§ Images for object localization
┄┄┄┄┄┄

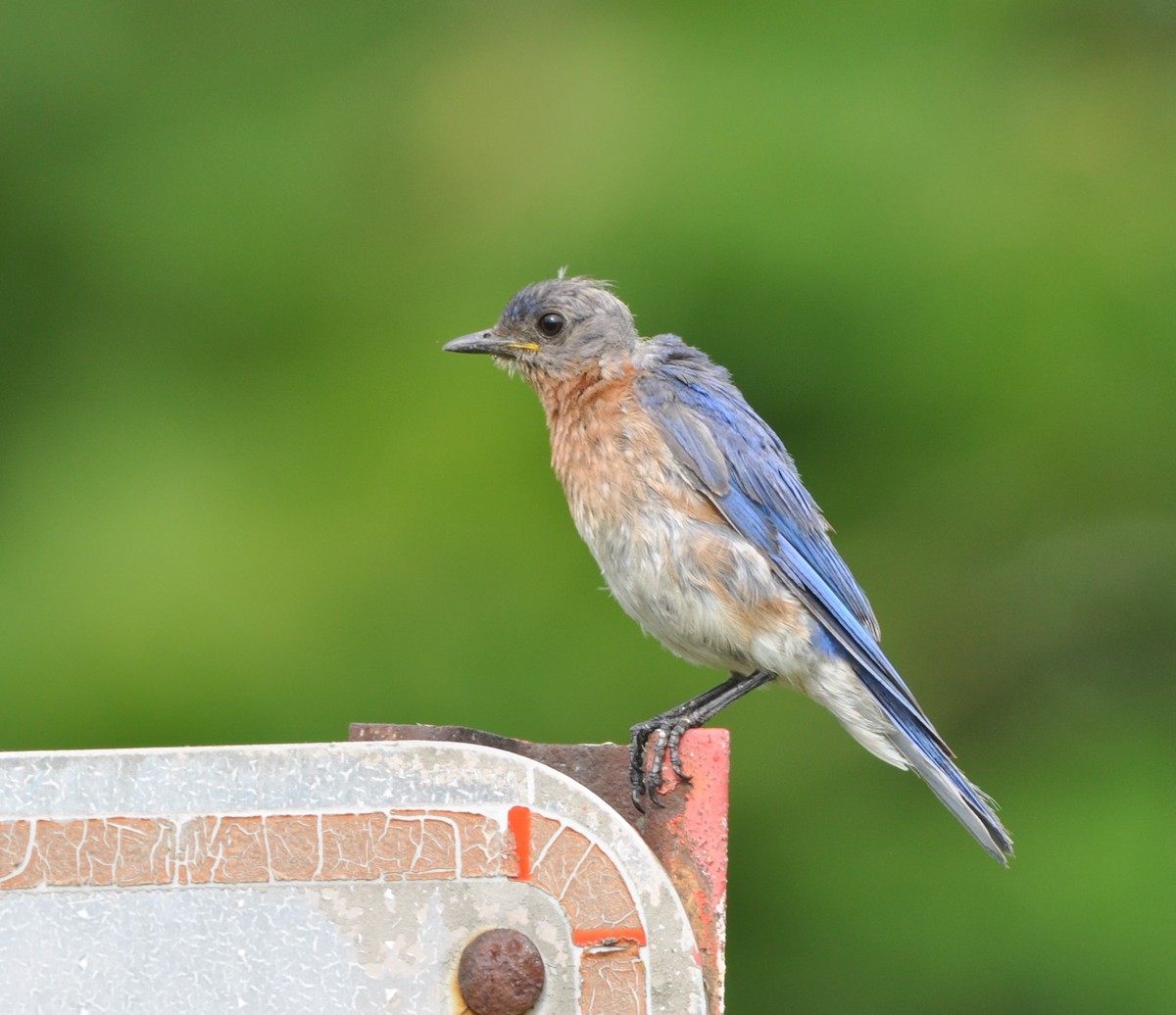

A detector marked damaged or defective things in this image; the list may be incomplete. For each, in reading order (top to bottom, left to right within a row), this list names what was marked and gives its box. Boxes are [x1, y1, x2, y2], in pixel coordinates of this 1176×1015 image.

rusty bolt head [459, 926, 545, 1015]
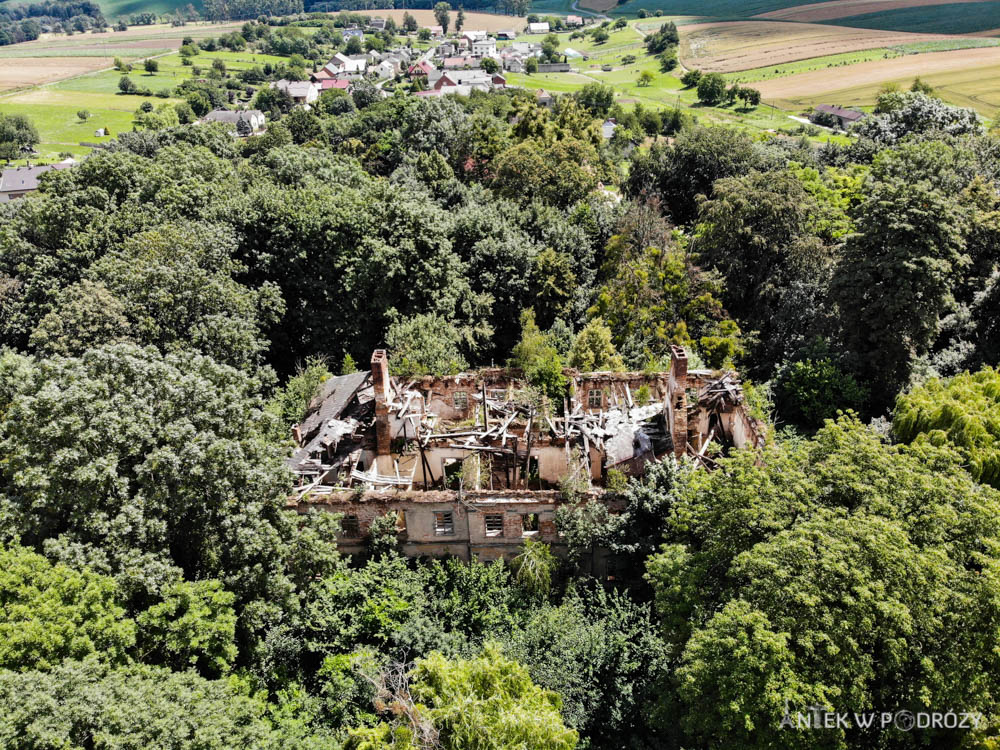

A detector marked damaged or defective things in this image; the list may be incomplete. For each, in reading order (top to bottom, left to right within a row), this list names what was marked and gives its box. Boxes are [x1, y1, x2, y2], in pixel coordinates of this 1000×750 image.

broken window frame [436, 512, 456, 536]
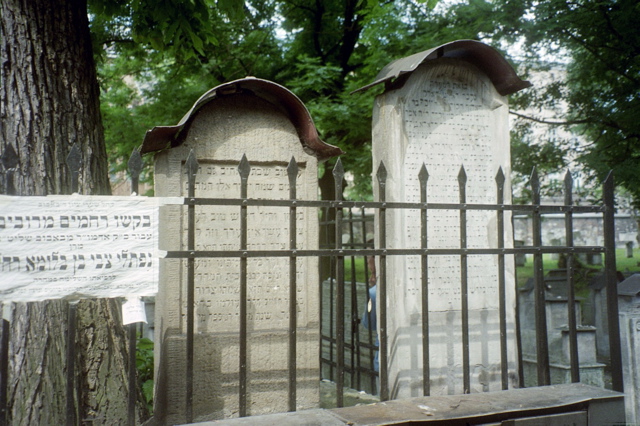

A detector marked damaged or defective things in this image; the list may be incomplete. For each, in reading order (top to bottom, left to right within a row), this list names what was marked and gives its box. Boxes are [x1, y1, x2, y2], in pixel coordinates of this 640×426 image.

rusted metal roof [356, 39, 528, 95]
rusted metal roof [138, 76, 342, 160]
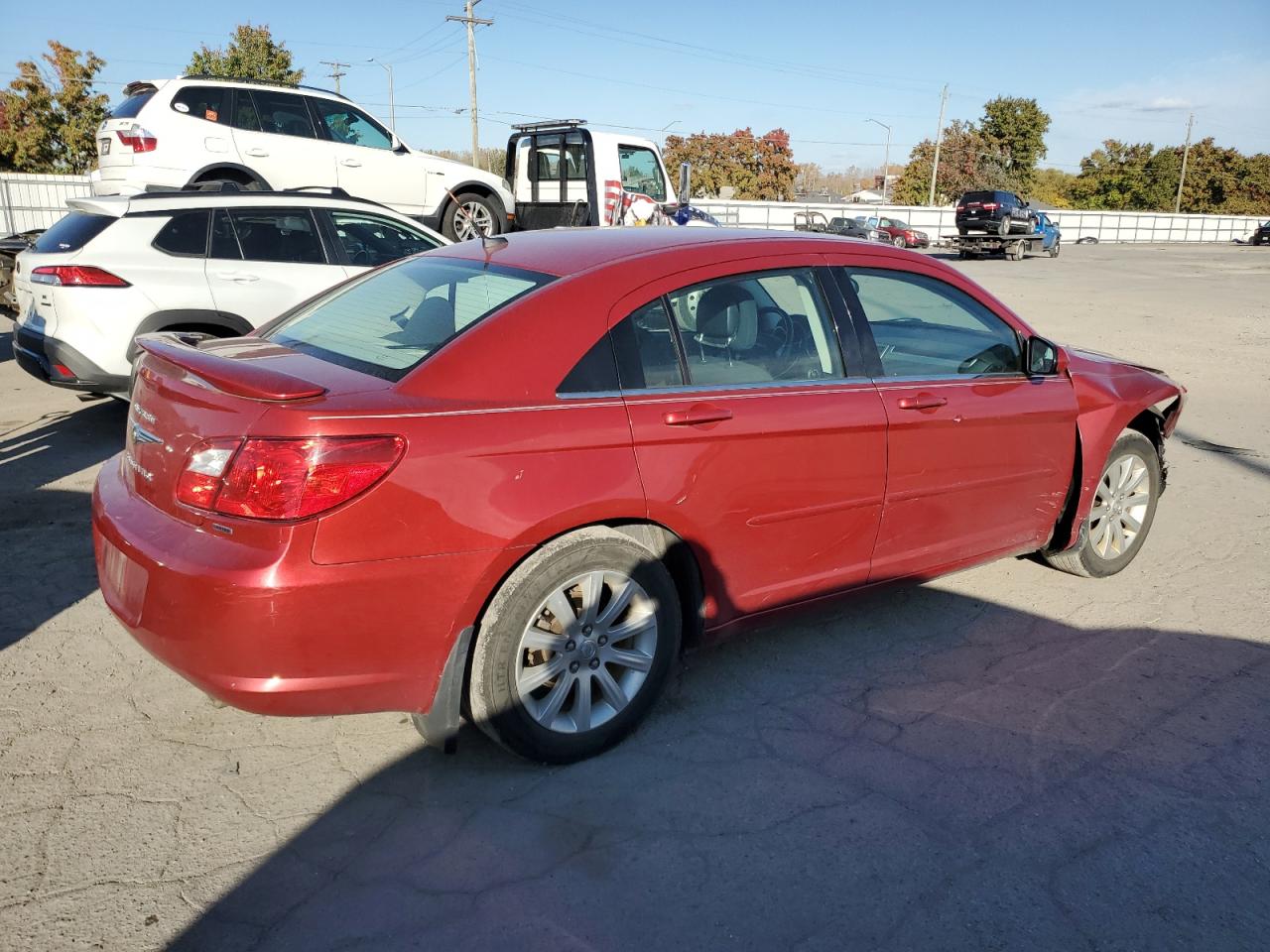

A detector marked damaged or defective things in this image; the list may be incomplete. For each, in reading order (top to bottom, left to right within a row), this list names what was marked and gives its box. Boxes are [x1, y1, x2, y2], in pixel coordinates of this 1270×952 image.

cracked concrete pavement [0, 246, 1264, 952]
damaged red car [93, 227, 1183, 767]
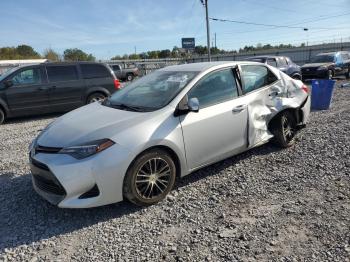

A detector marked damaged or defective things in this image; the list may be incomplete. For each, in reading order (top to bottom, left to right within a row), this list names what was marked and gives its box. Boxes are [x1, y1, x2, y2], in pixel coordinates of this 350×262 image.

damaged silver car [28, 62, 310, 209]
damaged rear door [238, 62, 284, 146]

┄┄┄┄┄┄

§ Task prompt
In the data above, find the line containing "this 350×262 image.", then copy it and every later line exactly.

§ Solved problem
A detector marked damaged or defective things in this image; the list may be incomplete. For each, in reading order (top to bottom, left to right within a row), this list names what was marked and gives its box. Boxes are [x1, y1, x2, y2], in pixel coordinates of this 350×262 image.

damaged silver car [28, 62, 310, 209]
damaged rear door [238, 62, 284, 146]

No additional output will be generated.